#### Extract provided
The research also shows that there is a safe choice if doctors do need to use a macrolidelike antibiotic, he adds. The study found that macrolides such as erythromycin orclarithromycin increase the risk of hypotension if used in combination with a CCB, but a related antibiotic, azithromycin, does not.
Juurlink observes that "it's not wrong to use a macrolide [in a patient taking a CCB], but it's probably more sensible if you are going to use one to use azithromycin. If, for some reason, you had to use clarithromycin or erythromycin, it might be reasonable just to edge back a little bit on the dose of the CCB."
Biggest Risk With Erythromycin
In their population-based, nested, case-crossover study, Wright and colleagues analyzed the healthcare records of around a million individuals over the age of 65 who were receiving a single CCB between 1994 and 2009. Of these patients, 7100 were admitted to hospital for hypotension or shock, and 176 had received a macrolide antibiotic (36 received erythromycin, 100 received clarithromycin, and 40 received azithromycin) in a seven-day interval immediately before admission to the hospital or in a seven-day control interval one month earlier. For each antibiotic, the researchers estimated the risk of hypotension or shock associated with the use of a CCB.
They found a strong association between erythromycin use and hospital admission for hypotension, with an almost sixfold increased risk of low BP (odds ratio 5.8), and a lower but still significant risk associated with the use of clarithromycin (OR 3.7). In contrast, there was no such link with azithromycin use (OR 1.5).
Juurlink explains that, pharmacologically, macrolide antibiotics inhibit a cytochrome P450 enzyme, which metabolizes all CCBs, so their use can lead to the accumulation of the CCB and potential toxicity. But azithromycin does not inhibit this cytochrome P450 enzyme. The use of combination CCBs and macrolide antibiotics "isn't exactly uncommon, but no one has actually ever attached a measure of how dangerous the combination is, and that's what this study does," he notes.
The findings, says Juurlink, apply to all CCBs, because they are all metabolized by the same pathway, although it may be a bigger problem with some than others, he says, adding that his team could not examine the risks for separate CCBs because of a lack of statistical power.

#### Record excerpts
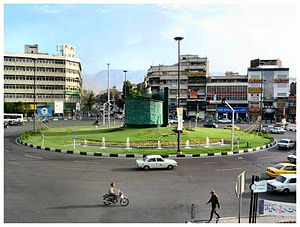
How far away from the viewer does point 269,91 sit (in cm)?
Answer: 7575

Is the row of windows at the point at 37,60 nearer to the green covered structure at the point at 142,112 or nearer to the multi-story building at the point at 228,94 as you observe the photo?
the multi-story building at the point at 228,94

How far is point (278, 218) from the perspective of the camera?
38.4ft

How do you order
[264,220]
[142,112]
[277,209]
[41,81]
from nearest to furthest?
[264,220]
[277,209]
[142,112]
[41,81]

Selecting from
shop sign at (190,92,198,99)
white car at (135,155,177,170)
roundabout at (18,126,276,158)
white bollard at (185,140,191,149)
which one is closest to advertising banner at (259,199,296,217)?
white car at (135,155,177,170)

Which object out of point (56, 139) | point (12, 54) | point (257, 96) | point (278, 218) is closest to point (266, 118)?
point (257, 96)

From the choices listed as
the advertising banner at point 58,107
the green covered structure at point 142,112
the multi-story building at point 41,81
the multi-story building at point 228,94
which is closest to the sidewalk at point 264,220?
the green covered structure at point 142,112

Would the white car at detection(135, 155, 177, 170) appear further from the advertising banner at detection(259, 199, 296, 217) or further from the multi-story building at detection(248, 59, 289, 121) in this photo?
the multi-story building at detection(248, 59, 289, 121)

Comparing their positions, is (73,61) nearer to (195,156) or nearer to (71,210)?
(195,156)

#### Exercises
1. In the text on macrolide antibiotics and CCBs, what odds ratio was found for hospital admission for hypotension with erythromycin use?
2. Sum up the text on macrolide antibiotics and CCBs in two sentences.

#### Task-by-task results
1. 5.8

2. A study of healthcare records of about a million people over 65 taking a single CCB found that erythromycin and clarithromycin raised the risk of hospital admission for hypotension, while azithromycin showed no such link. Juurlink explains that these macrolides inhibit a cytochrome P450 enzyme that metabolizes all CCBs and azithromycin does not, so azithromycin is the more sensible choice when a macrolide is needed.